EXCERPTED TEXT.
*** Block opens ***

Contingency management is a treatment for SUD that is based on operant conditioning principles. Studies have shown that it is perhaps the most effective treatment option available for SUD - eclipsing the success of standard CBT treatment and even the success rate of MAT options like methadone. 

According to the National Institute on Drug Abuse, contingency management comes in two flavors: voucher-based and prize-based. 

With voucher-based CM, patients receive vouchers for things like food or movie tickets. The vouchers start low in dollar value and increase as clean time increases. A positive urine test resets the vouchers to their initial level of value.

With the prize-based CM system, patients who provide negative urine tests draw slips of paper with prizes or simple affirmations on them. Prizes vary in value from $1 to $100. At the beginning of treatment, patients may only draw one slip. As clean time accumulates, the number of slips they are allowed to draw also increases. Again, a positive urine test resets the numbers of slips back to one. In some programs, the prizes are actually just cash that is loaded onto a debit card. 

Why Isn’t Contingency Management More Widely Used at Addiction Treatment Centers in the United States?

Why isn’t contingency management used more widely in the United States? There are three reasons, actually.

There are three major barriers to accessing CM in the United States. 

1 - Public opinion. Many critics of CM see the system as immoral and unethical. Some don’t believe people with SUD should be compensated for improving their health and fighting their disease. Others worry that the cash prizes will enable irresponsible purchases fueled by addiction. Still others argue that the element of chance in some CM schemes will increase gambling problems in a population that is already vulnerable to compulsive gambling. 

2 - It’s not covered by insurance. Aside from a few pilot programs in the country and a few academic studies, the only patients who receive CM in the United States are veterans at the VA, due to the unique funding structure of that organization. Neither publicly funded programs, like Medicaid, nor private insurance companies, cover CM. 

3 - It’s illegal. Programs that receive federal or state funding are currently barred from offering CM because the prizes and vouchers are not allowed under anti-kick back laws designed to protect the health care system from fraud, waste and abuse. The Centers for Medicare and Medicaid Services (CMS) currently puts a cap on annual incentives at $75. Studies show that CM programs need to budget between $400 and $600 in incentives per patient per year in order to be effective. 

In order for CM to be used more widely in the United States, both state laws and CMS policies banning CM would need to change. 

California Recently Passed a Law Permitting Contingency Management Programs, Pushing Feds to Change CM Laws

California’s SB 110 is pushing for contingency management in the state’s addiction treatment programs. Whether or not that actually happens in the state is up to the federal government.

This summer (2021), California passed SB 110, which legalizes contingency management in the state and authorizes Medi-Cal, the state’s public health insurance organization, to add CM to its list of insurable addiction treatment services. 

On June 1, the California Senate unanimously passed SB 110, which declares contingency management a legal practice and authorizes its funding by adding it to the list of drug treatment services offered through Medi-Cal.

However, without the go-ahead from the federal government, or the Centers for Medicare and Medicaid Services, more specifically, California will not see contingency management programs begin in the state.

Could Contingency Management Be the Next Big Thing in Addiction Treatment?

The future of contingency management in the United States’ addiction treatment landscape is uncertain.

These are interesting times for the addiction treatment community. 

With the shift towards value based care, the renaissance in psychedelics research and now the push towards contingency management, it’s hard to know what the future will hold for our industry. When and if CMS responds to this most recent California bill, we’ll have more information about what to expect from contingency management moving forward.

*** Block closes ***

WORK TO COMPLETE.
Name the major barriers to accessing contingency management in the United States that the text on contingency management gives.

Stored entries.

*** Block opens ***

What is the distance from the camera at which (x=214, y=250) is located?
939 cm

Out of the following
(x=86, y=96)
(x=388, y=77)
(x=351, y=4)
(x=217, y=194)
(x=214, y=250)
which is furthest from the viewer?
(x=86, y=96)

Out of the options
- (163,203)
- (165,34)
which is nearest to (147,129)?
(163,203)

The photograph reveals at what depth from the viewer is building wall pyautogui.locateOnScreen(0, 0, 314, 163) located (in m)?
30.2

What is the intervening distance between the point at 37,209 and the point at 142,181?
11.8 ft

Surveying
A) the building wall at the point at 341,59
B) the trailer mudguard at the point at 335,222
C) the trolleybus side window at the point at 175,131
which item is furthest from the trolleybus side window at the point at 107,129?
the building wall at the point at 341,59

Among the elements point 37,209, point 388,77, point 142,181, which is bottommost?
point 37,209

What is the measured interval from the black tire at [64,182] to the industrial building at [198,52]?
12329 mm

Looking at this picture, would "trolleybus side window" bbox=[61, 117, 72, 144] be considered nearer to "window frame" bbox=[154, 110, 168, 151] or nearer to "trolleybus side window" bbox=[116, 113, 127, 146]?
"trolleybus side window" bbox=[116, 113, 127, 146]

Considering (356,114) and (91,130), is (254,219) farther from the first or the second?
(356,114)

*** Block closes ***

YOUR RESPONSE.
1. Public opinion
2. It's not covered by insurance
3. It's illegal